Some platforms deliberately bridge both phases. Siemens TIA Portal with PLCSIM Advanced can export a tested PLC program and its virtual model into the MindSphere-connected twin workflow. PTC Creo simulation artifacts can feed ThingWorx operational twins. The toolchain is maturing to support a continuous thread from design simulation to live twin.
Frequently Asked Questions
What is the difference between a digital twin and a simulation?
A simulation is an independent model that predicts system behavior based on defined inputs — it runs without any connection to a physical asset. A digital twin is a virtual representation of a specific, real, operating asset that is continuously updated by live sensor or controller data. The live data connection is the defining difference: a simulation models what could happen; a digital twin mirrors what is currently happening.
Is a digital twin a simulation?
A digital twin contains simulations internally, but it is not simply a simulation. The distinction is the live data tether. A simulation can exist and run entirely without a physical counterpart. A digital twin, by definition, requires a real, operating asset that feeds it live data. When that data connection is removed, the twin degrades to a (well-calibrated) simulation.

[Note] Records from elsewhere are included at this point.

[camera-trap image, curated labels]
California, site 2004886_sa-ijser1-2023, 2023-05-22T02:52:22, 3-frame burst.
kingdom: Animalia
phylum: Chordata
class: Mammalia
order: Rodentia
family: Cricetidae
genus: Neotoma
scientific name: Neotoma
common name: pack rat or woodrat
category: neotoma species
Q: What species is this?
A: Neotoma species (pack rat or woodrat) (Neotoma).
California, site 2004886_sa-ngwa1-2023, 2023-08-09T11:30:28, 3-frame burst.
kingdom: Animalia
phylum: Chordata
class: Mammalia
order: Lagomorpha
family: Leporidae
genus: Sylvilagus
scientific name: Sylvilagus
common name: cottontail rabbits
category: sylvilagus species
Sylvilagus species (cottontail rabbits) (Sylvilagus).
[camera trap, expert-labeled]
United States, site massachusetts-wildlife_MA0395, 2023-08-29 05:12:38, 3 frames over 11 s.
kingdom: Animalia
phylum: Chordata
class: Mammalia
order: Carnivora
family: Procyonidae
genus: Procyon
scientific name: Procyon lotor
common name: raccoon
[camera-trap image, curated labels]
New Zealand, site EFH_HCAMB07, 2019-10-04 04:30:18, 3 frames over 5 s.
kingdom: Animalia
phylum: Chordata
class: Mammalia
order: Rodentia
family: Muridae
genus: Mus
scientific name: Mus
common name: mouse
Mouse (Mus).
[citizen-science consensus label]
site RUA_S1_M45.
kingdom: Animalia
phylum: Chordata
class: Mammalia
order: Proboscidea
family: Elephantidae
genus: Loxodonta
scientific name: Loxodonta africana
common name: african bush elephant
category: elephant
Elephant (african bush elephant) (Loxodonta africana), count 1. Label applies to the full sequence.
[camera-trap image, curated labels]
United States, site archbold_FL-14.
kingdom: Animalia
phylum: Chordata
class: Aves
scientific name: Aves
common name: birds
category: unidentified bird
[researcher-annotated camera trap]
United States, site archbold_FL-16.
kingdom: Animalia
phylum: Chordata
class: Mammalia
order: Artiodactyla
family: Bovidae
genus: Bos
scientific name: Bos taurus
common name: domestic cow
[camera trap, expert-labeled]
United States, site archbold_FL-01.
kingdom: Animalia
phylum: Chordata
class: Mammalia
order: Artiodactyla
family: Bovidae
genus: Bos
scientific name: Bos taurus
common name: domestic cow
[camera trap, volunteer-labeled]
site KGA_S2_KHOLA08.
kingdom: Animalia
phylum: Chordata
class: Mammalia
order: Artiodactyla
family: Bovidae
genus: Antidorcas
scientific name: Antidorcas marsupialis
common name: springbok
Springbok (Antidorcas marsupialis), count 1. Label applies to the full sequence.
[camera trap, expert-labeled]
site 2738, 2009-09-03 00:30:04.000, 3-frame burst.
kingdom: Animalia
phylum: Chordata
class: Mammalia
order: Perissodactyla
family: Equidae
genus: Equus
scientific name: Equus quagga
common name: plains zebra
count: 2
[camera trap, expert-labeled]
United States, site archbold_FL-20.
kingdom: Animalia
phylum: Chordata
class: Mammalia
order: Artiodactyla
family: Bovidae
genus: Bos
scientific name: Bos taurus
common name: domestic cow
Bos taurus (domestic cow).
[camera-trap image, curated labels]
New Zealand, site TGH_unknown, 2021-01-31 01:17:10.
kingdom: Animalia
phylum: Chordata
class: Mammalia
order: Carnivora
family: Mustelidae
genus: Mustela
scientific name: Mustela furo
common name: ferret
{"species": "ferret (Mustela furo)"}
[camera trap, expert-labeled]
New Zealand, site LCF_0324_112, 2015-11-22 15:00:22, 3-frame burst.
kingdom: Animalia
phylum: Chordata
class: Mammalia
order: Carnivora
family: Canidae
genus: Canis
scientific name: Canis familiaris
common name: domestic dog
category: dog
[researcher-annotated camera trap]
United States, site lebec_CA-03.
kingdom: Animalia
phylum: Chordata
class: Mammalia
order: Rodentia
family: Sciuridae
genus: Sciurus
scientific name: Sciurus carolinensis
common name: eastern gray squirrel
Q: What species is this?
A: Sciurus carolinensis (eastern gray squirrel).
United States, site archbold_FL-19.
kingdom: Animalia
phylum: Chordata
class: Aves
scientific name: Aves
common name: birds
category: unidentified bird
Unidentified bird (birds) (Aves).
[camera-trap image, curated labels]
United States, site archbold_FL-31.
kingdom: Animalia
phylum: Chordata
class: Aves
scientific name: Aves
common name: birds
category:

When should you use a digital twin instead of a simulation?
Use a digital twin when the asset already exists and is operating, when you need continuous real-time visibility into its state, and when the business case justifies the infrastructure investment — predictive maintenance on critical equipment, multi-site asset monitoring, or live process optimization. Use a simulation beforehand: during design, pre-commissioning, virtual FAT, and operator training, where no live asset exists yet or where it is unsafe or impractical to experiment on real hardware.
Can a digital twin run simulations?
Yes. A digital twin's internal model is itself a simulation, and most twin platforms allow you to run what-if scenarios against the current live state. The advantage over a standalone simulation is accuracy: the twin's model is continuously calibrated against real operational data, so its predictions start from the actual current state of the machine rather than design-time assumptions. This makes in-twin simulations more reliable for operational decisions, while standalone simulations remain the right tool during design and pre-commissioning phases.